Once a policy adviser to Britain’s Tony Blair, Jacinda is New Zealand’s 27th prime minister in 113 years, only its fourth this century and the third woman to hold the post in the first country worldwide to give her gender the vote.

A parliamentarian since 2008, she became leader of the Labour Party only three months out from the 2017 elections when it was wallowing in the polls and looking to be swamped by the governing National Party.

Source: New Zealand Ministry of Health/Twitter

Jacinda calls herself a social democrat, with a focus on climate change, a major concern among “clean and green” New Zealanders, and alleviating poverty and inequality among the Maori and Pacific island population.

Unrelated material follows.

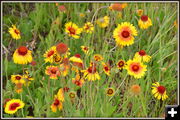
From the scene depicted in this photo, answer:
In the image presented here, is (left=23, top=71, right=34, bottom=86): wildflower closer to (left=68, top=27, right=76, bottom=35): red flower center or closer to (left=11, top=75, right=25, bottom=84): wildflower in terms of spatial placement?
(left=11, top=75, right=25, bottom=84): wildflower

Conservative political writer Richard Long says Jacinda’s common sense and limitless patience have allowed her to hold the coalition together, despite the paucity of talent in Labour’s front benches and Peters’ meddling behind the scenes.

Some critics feel that earlier in her term Jacinda made feel-good promises which were not always followed up. Decisions, they said, were often shoved off onto prevaricating special committees and left at that.

But the takeaway already is her standing is up there with any of New Zealand’s great crisis leaders. With the Nationals given little other choice than to follow her lead, there is general agreement she is likely to emerge from the Covid-19 crisis even stronger.

At some point, she will have to dispense with the authoritarian-like powers currently invested in her and resume her role as head of a purely democratic government. With her popularity sky high, even that may not be as fraught as it once was.

“She should draw a huge amount of confidence from this experience of really being the boss,” says one veteran journalist. “Maybe she can take that authority and experience into being a stronger peacetime leader. Remember, peacetime for the next couple of years will be a crisis government anyway.”